A personal and unorthodox approach

Marko Skreb,
January 2018


Ever since I started working in the area of Technical Assistance (TA) I have sometimes felt like a salesperson knocking on door to door and offering gadgets that no one actually wants. I have always wondered about that. Considering that TA is usually free of charge for the authorities and that it is supposed to be “demand driven”, the problem should lie in its insufficient supply, rather than in the lack of demand for it. There are different definitions of TA. Here is the definition by the UNESCO, which can also be applied to the economic area: “Technical assistance is non-financial assistance provided by local or international specialists. It can take the form of sharing information and expertise, instruction, skills training, transmission of working knowledge, and consulting services and may also involve the transfer of technical data. The aim of technical assistance is to maximize the quality of project implementation and impact by supporting administration, management, policy development, capacity building, etc. The technical assistance focuses on particular needs and priorities identified by the beneficiary country …”
Technical assistance is typically in the business of on-the-ground capacity development, which is defined as:”… the process of strengthening the abilities of individuals, organizations and societies to make effective use of the resources, in order to achieve their own goals on a sustainable basis.”

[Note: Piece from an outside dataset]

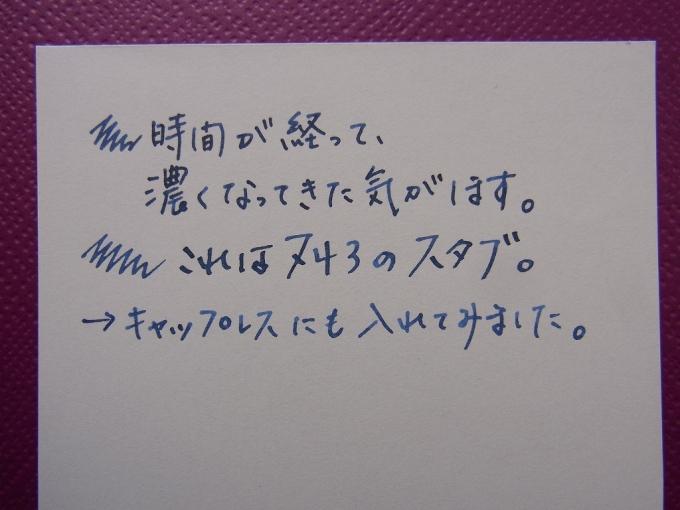 Pilot iroshizuku shin-kai handwriting 2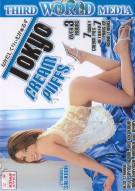 Tokyo Cream Puffs Porn Video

Admittedly, my overall experience with providing TA in different countries (mostly in Europe and Africa) has been extremely positive and rewarding, but in a few cases and countries (which I will not name) I felt redundant. This text is about such experiences. It is not supposed to be a thorough evaluation of TA, but rather a personal account. You may call it a case study of some negative experiences, which also makes an effort to suggest some improvements in TA efficiency. I have no doubts about the usefulness of TA or capacity development in general. What I would like to do is nudge TA donors, providers and recipients (i.e. all stakeholders) to think outside the box about how to make this important function more effective.